The Connecticut Valley Hospital fire department would be eliminated under the budget-balancing plan released by Gov. Dannel P. Malloy Friday. The announcement comes about two months after The Courant reported about the duplication of fire and emergency services between the mental hospital's fire department and Middletown's South Fire District department.
The Malloy plan contains an item headed "Elimination of Connecticut Valley Hospital Fire Department," which says the three full-time CVH fire department positions will be cut. The savings derived from those cuts are listed at $180,802 for the rest of this fiscal year - that is, through June 30, 2012. The savings for the following full fiscal year of 2012-13 would be $247,096, the plan said.
The document included a note of explanation: "The South Fire District currently responds to all fire alarms and medical calls on the CVH campus."
That's what The Courant reported on May 8 in a Government Watch column. The column said that the hospital's largely volunteer fire brigade has been led by three full-time employees who were paid $346,077 in the previous year - $134,441 for Chief David Quinn, $131,268 for Assistant Chief Martin Leachman, and $80,368 for firefighter Joe Fragoso.
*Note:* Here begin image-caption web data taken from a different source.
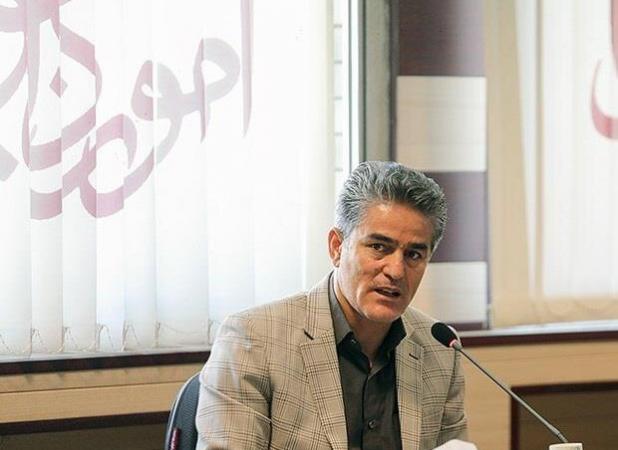 اجرای طرح بورس صنعت و مشاغل در ۳۵ دانشگاه و ۲۲ شهر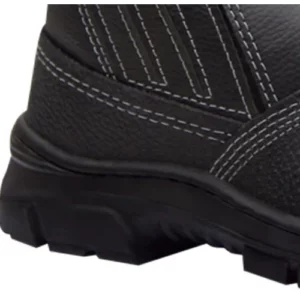 Botina Raspa Elastico 38 - Imagem 3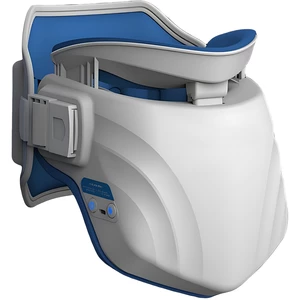 فروش گردن‌بند طبی هوشمند فیزیوتراپی ماساژور گردن شارژی اسمارت شیائومی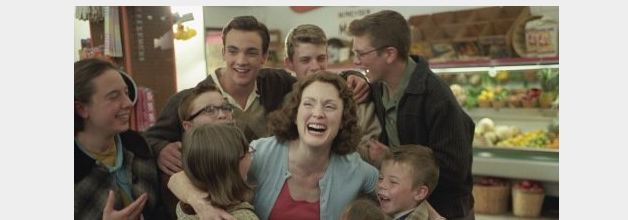 “The Prize Winner of Defiance, Ohio” Movie&nbsp;Review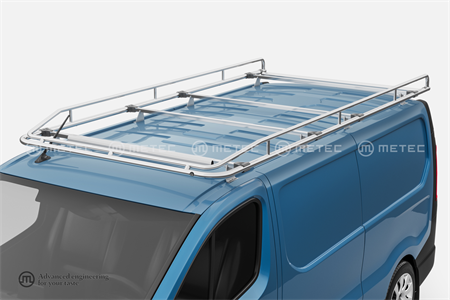 Takkorg Vivaro 2014- Trafic 2014- Transit Custom 2013- L2/H1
The pay figures included a total of more than $100,000 worth of overtime paid to the three.
The column also reported that the CVH department responded to 72 alarms in 2009 and 62 alarms in 2010 -- "primarily false alarms" such as "patients pulling alarm, staff cooking, popcorn, smell of smoke," officials said.
Meanwhile, the column said, Middletown's South Fire District department, with 33 paid firefighters, responds to all of those same alarms at CVH. Also, over the past five years, the South District has answered about 1,000 medical emergency calls on the psychiatric hospital campus that the CVH brigade doesn't handle for itself.